- EXERCISE PROMPT:
Reproduce verbatim the part of the items that opens with the line containing "From the floating" and closes with the final line of the items, including both of those lines.

- INFORMATION SHOWN:
↓
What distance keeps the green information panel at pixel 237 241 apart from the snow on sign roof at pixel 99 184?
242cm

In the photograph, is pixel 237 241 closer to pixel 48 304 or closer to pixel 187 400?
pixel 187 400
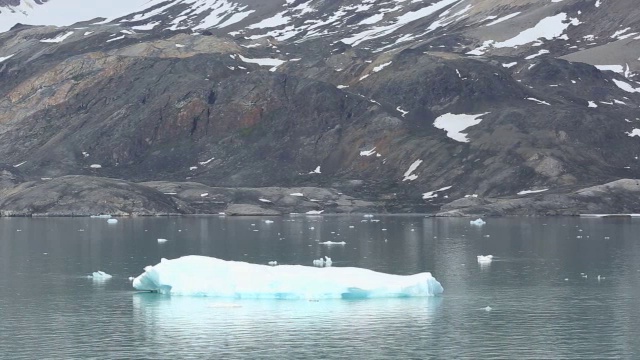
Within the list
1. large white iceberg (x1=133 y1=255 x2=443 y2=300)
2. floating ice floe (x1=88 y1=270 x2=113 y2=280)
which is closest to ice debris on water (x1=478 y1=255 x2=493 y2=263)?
large white iceberg (x1=133 y1=255 x2=443 y2=300)

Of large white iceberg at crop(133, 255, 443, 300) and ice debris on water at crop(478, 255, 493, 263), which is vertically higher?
ice debris on water at crop(478, 255, 493, 263)

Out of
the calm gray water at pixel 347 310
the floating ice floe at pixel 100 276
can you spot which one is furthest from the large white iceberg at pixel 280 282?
the floating ice floe at pixel 100 276

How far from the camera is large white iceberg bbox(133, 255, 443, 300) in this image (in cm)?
7994

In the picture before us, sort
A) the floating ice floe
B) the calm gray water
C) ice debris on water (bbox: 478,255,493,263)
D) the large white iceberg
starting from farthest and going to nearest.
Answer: ice debris on water (bbox: 478,255,493,263)
the floating ice floe
the large white iceberg
the calm gray water

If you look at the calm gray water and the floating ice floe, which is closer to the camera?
the calm gray water

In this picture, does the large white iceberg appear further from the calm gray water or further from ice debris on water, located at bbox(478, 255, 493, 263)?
ice debris on water, located at bbox(478, 255, 493, 263)

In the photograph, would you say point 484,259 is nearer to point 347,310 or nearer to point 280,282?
point 280,282

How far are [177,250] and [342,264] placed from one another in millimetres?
25767

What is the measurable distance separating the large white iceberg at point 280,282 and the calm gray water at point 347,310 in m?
0.99

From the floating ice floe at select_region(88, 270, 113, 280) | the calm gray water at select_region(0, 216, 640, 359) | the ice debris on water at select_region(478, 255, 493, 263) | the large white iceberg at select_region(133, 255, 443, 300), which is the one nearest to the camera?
the calm gray water at select_region(0, 216, 640, 359)

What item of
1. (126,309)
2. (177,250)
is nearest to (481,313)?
↑
- RESULT:
From the floating ice floe at select_region(88, 270, 113, 280) | the calm gray water at select_region(0, 216, 640, 359) | the ice debris on water at select_region(478, 255, 493, 263) | the large white iceberg at select_region(133, 255, 443, 300), which is the one nearest to the camera?
the calm gray water at select_region(0, 216, 640, 359)

What item of
1. (126,309)
2. (177,250)
is nearest to (481,313)?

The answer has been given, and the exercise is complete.